⟨

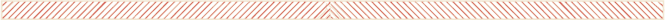 local-horizontal-divider-660-striped.png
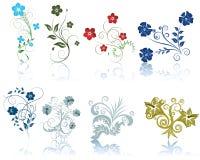 Insieme dei fiori Fotografie Stock Libere da Diritti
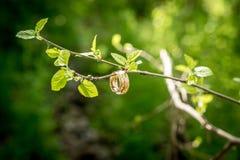 Due anelli su un ramo con le foglie Fotografie Stock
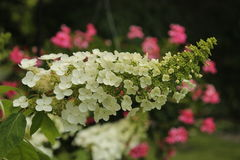 Oakleaf Hydrangea. Blossoming oakleaf hydrangea head stands out in sharp contrast to the colorful geranium blooms behind Royalty Free Stock Photo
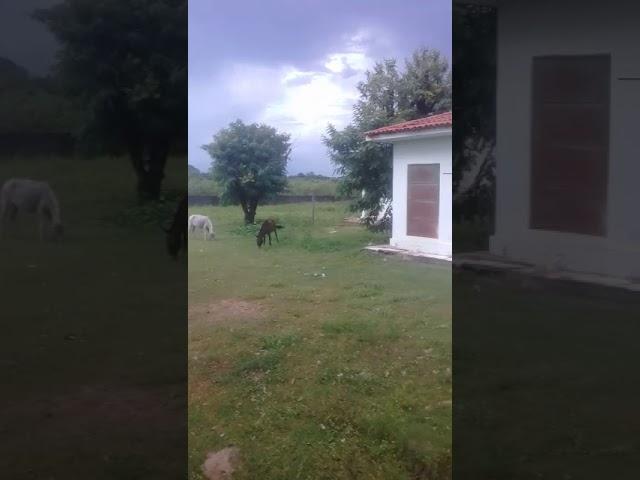 Hospital de União serve de curral para gado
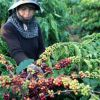 The 7th Buon Ma Thuot Coffee festival 2019 helps to bootVietnam's coffee exports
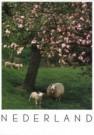 Igno Cuypers  -  Springtime - Postkaart -  AU0685-1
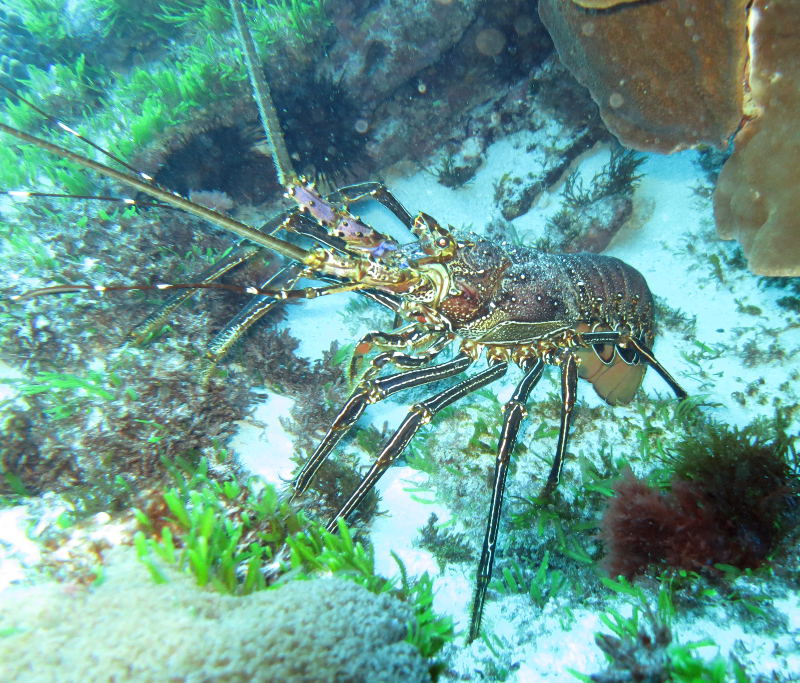 Possibly a pronghorn spiny lobster (Panulirus penicillatus)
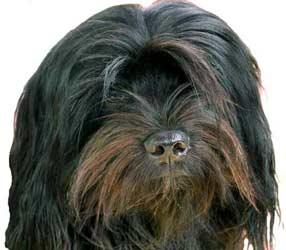 shikar+tibet+terrier, Tibetan+terrier, Tibetanterrier+breeder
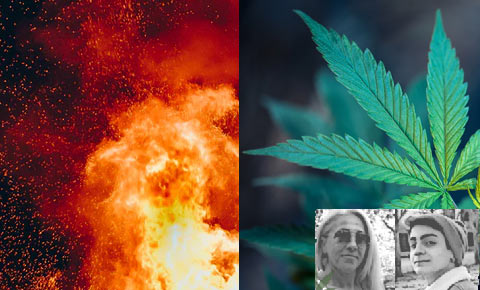 Cannabis Lab Explosion Kills Two: A Wake-up Call for a Fast-Growing Industry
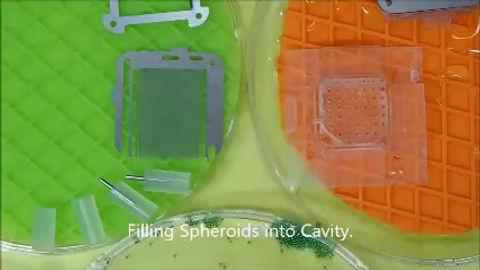 3次元培養キット使用方法説明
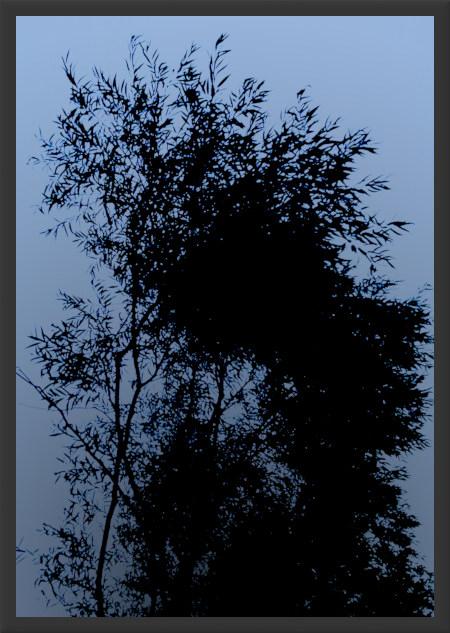 Stark mit Gimp bearbeitetes Foto einer Weide (Baum)
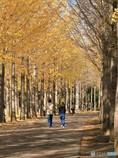 公園の秋 - 散歩 -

⟩

(To do): Take the line that contains "Stark mit Gimp" and every line after it to the end of the records above; quote them exactly, leaving out the pictures.

(Output for this task):
 Stark mit Gimp bearbeitetes Foto einer Weide (Baum)
 公園の秋 - 散歩 -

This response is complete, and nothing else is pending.